Google has become the latest cloud service provider to be cleared to carry sensitive public sector data and protected-level systems under the federal government’s hosting certification framework (HCF).

Google Cloud revealed its ‘certified strategic’ status overnight, making it the ninth cloud provider to be accredited at that level.

Certified strategic is the highest level of assurance under the framework, and requires hosting providers and data centres to allow the government to specify ownership and control conditions.

Amazon Web Services, AUCloud, Sliced Tech, Vault Cloud and Microsoft were all endorsed as certified strategic in late 2021, followed by Kyndryl, Oracle and IBM this year.

There are also eight data centre providers – AirTrunk, Australian Data Centres, Canberra Data Centres, DCI, Equinix, Fujitsu, Macquarie Telecom and NEXTDC – that carry the certification.

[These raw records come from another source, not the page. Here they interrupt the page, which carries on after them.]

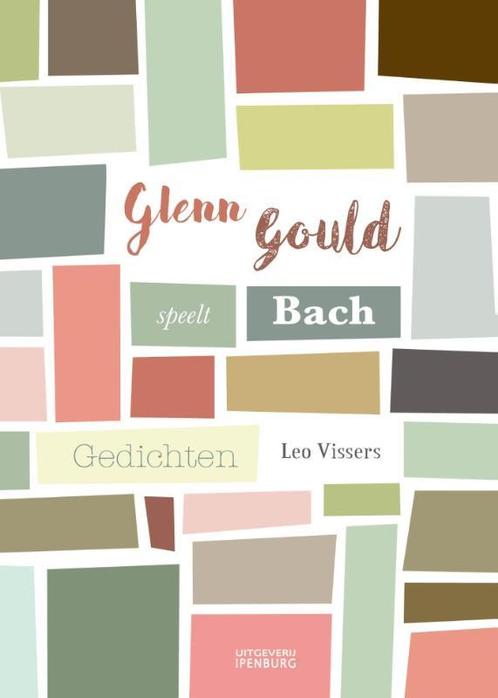 Glenn Gould speelt Bach 9789070105266 Leo Vissers, Boeken, Gedichten en Poëzie, Zo goed als nieuw, Verzenden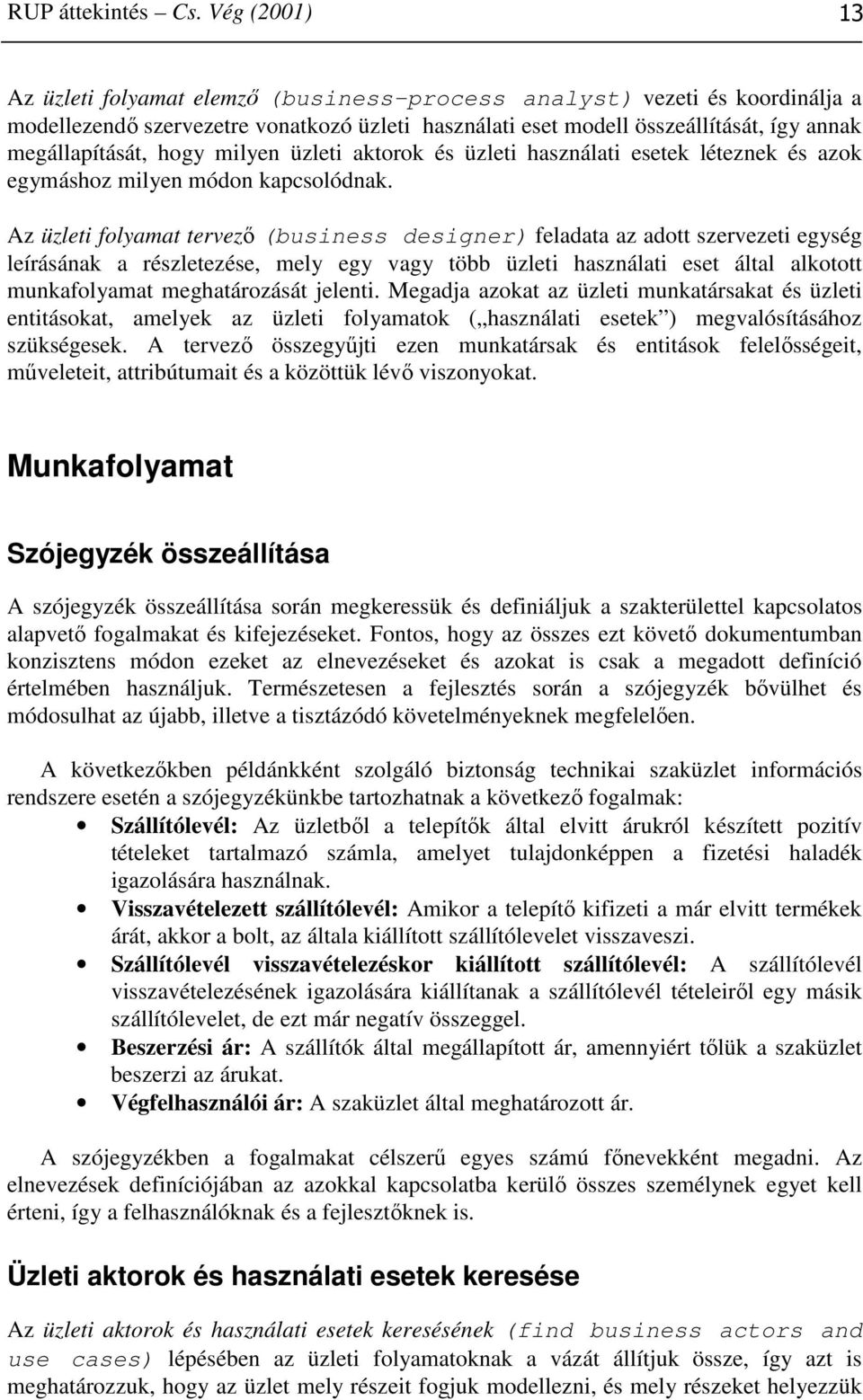 hogy milyen üzleti aktorok és üzleti használati esetek léteznek és azok egymáshoz milyen módon kapcsolódnak.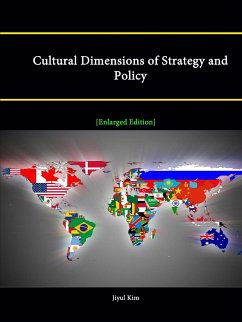 Cultural Dimensions of Strategy and Policy [Enlarged Edition] - Kim, Jiyul; Institute, Strategic Studies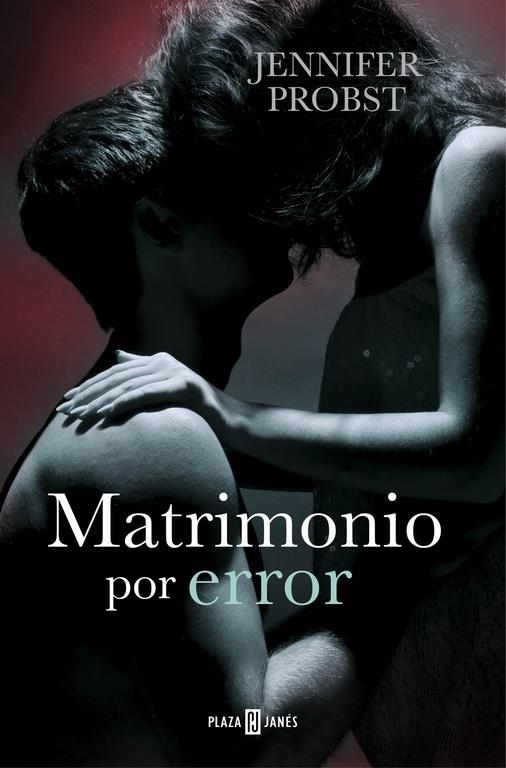 MATRIMONIO POR ERROR  | 9788401015779 | PROBST, JENNIFER | Llibreria La Gralla | Llibreria online de Granollers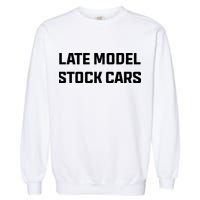 Late Model Stock Cars Garment-Dyed Sweatshirt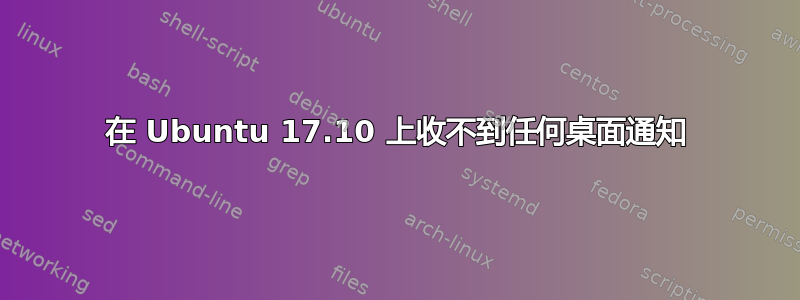 在 Ubuntu 17.10 上收不到任何桌面通知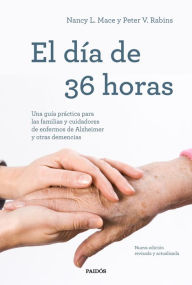 Title: El día de 36 horas: Una guía práctica para las familias y cuidadores de enfermos de Alzheimer y otras demencias. Nueva edición revisada y actualizada, Author: Nancy L. Mace
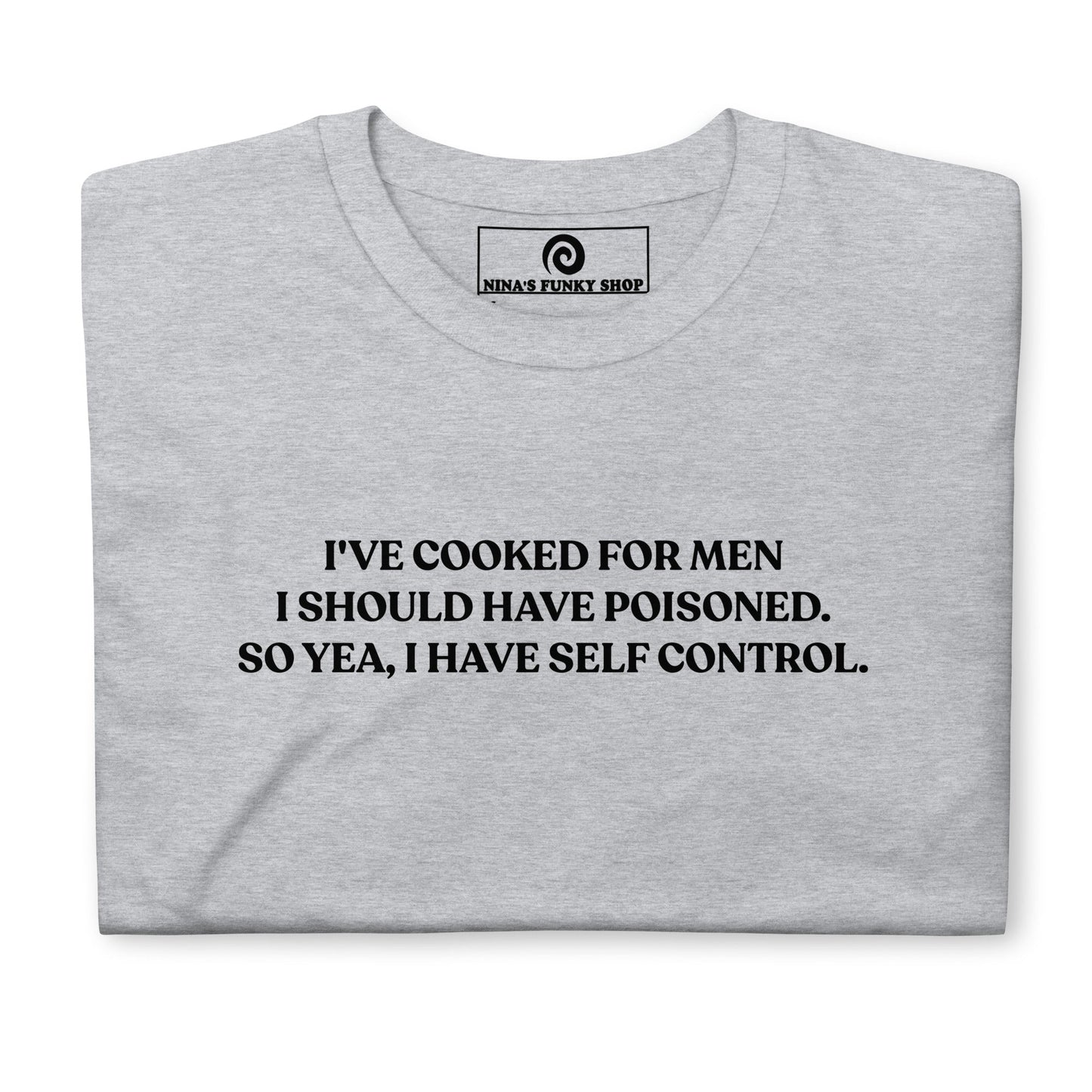 I've Cooked For Men I Should Have Poisoned T-Shirt - ninanush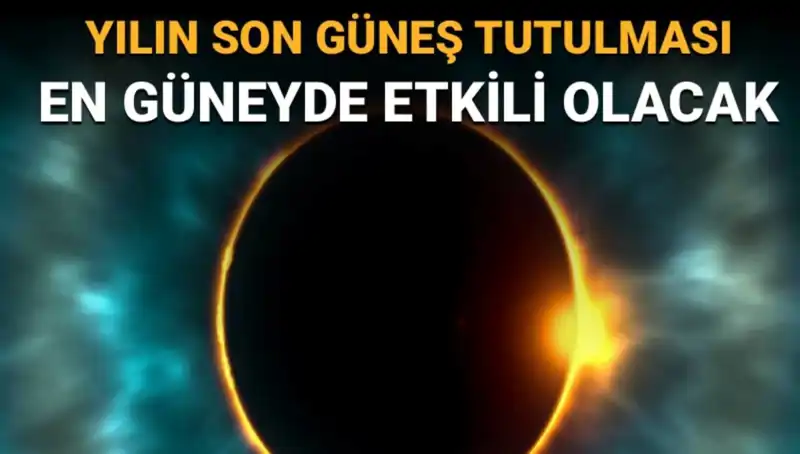 Eylül Ayında Gözler Güneş'e Çevirilecek: Yılın Son Güneş Tutulması Geliyor!
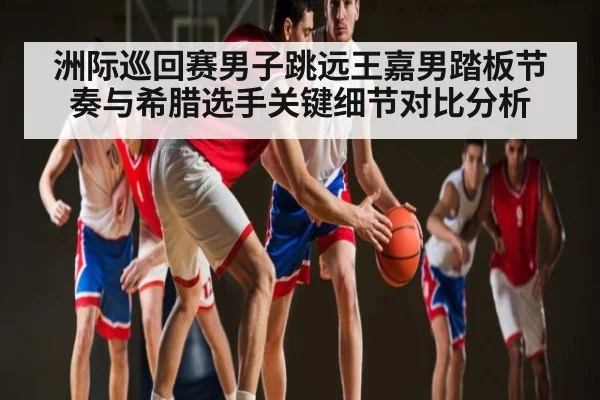 洲际巡回赛男子跳远王嘉男踏板节奏与希腊选手关键细节对比分析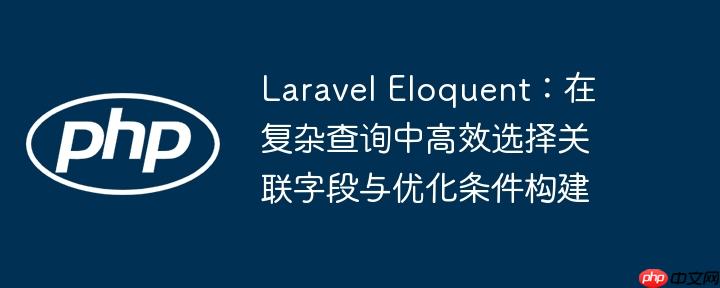 Laravel Eloquent：在复杂查询中高效选择关联字段与优化条件构建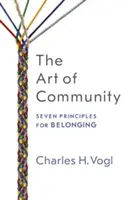 L'art de la communauté : Sept principes d'appartenance - The Art of Community: Seven Principles for Belonging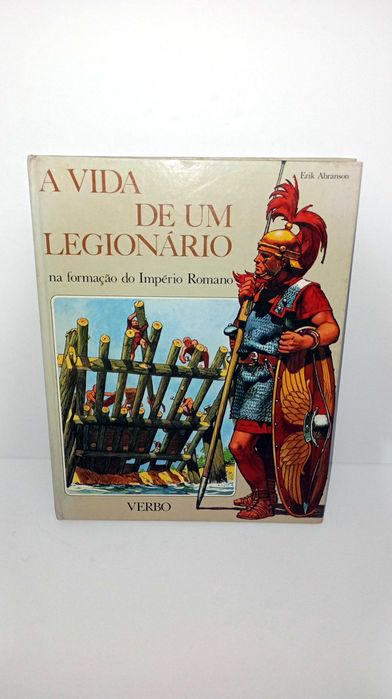 A Vida de um Legionário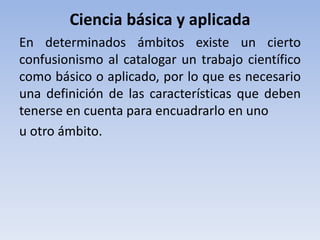 Ciencia básica y aplicada 
En determinados ámbitos existe un cierto 
confusionismo al catalogar un trabajo científico 
como básico o aplicado, por lo que es necesario 
una definición de las características que deben 
tenerse en cuenta para encuadrarlo en uno 
u otro ámbito.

No providers are yet to gain the lesser certification of ‘certified assured’, which offers safeguards to agencies if ownership controls or operations change.

Under new rules that came into force this month, agencies can only host sensitive government data, whole-of-government systems and systems rated to a protected-level with such providers.

The mandate applies to “all new and extensions to existing contracts for hosting services”, after the Digital Transformation Agency quietly changed the scope of the policy.

Agencies are also able to use uncertified service providers for "non-sensitive data, or where their internal risk assessment determines it is appropriate to do so", but with only minimal protections.

In a statement, Google Cloud A/NZ vice president Alister Dias described the certification as an “important milestone” that would allow the company to work more closely with agencies.

“Being ‘certified strategic’... means our security controls meet the requirements set by the DTA, which ensures the security management of critical infrastructure, supply chains, government data and systems,” he said.

Dias said Google Cloud also maintains an IRAP certification, which confirms [its] security controls meet the requirements prescribed by the... Australia Cyber Security Centre”.

Google’s addition on the HCF provider list means there are now 28 data centre and cloud providers that are awaiting certification under the whole-of-government HCF.

As revealed by iTnews earlier this week, the backlog has resulted in a last-minute exemption clause that allows agencies to request to use providers that are yet to receive certification.

One unnamed agency has applied for and had an exemption granted by the DTA to date. The exemption will run for at least one year.